Она с трудом подняла глаза, недоверчиво посмотрела на него долгим, как бы прощальным взглядом, и к горлу у Филиппа подкатил щекочущий комочек. Но он сурово сдвинул брови и поиграл скулами.
— А ты, Филя, напрасно меня обидел. Я-.- я… — Варвара хотела сказать ему все сразу, но слова глотались вместе со слезами, и она ничего не сказала. — Мне… я… Мне нельзя стоять. — Она закрыла лицо платком и, вздрагивая плечами, отвернулась.
На языке у Филиппа трепетало что-то ласковое, утешающее, но язык будто прирос к нёбу — так и не повернулся.
Шатаясь, Варвара пошла куда-то в переулок, на зады.
Степан Ильич, опершись о вилы, удивленно смотрел на них, пялил глаза. И когда Варвара скрылась за сараем, он лукаво пощупал бороду, спросил:
— Чего это она?

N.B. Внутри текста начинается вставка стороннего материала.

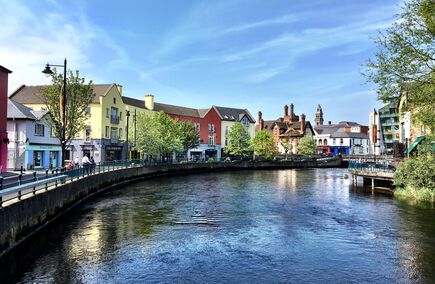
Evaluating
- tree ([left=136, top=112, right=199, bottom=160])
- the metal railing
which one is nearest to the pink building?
tree ([left=136, top=112, right=199, bottom=160])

Избил ее, что ли, кто?
Филипп вспыхнул, бросил в сердцах:
— Избил! Кто там избил! Скажешь чего… Арестовать меня вздумали. — И, увидя испуганное лицо старика, размяк: — Да ты не бойся, пока ведь ничего не случилось, работайте одни. Сейчас мать придет, а я пойду. Как-нибудь управляйтесь без меня. — Он придвинулся к отцу вплотную и шепотом сказал ему еще что-то…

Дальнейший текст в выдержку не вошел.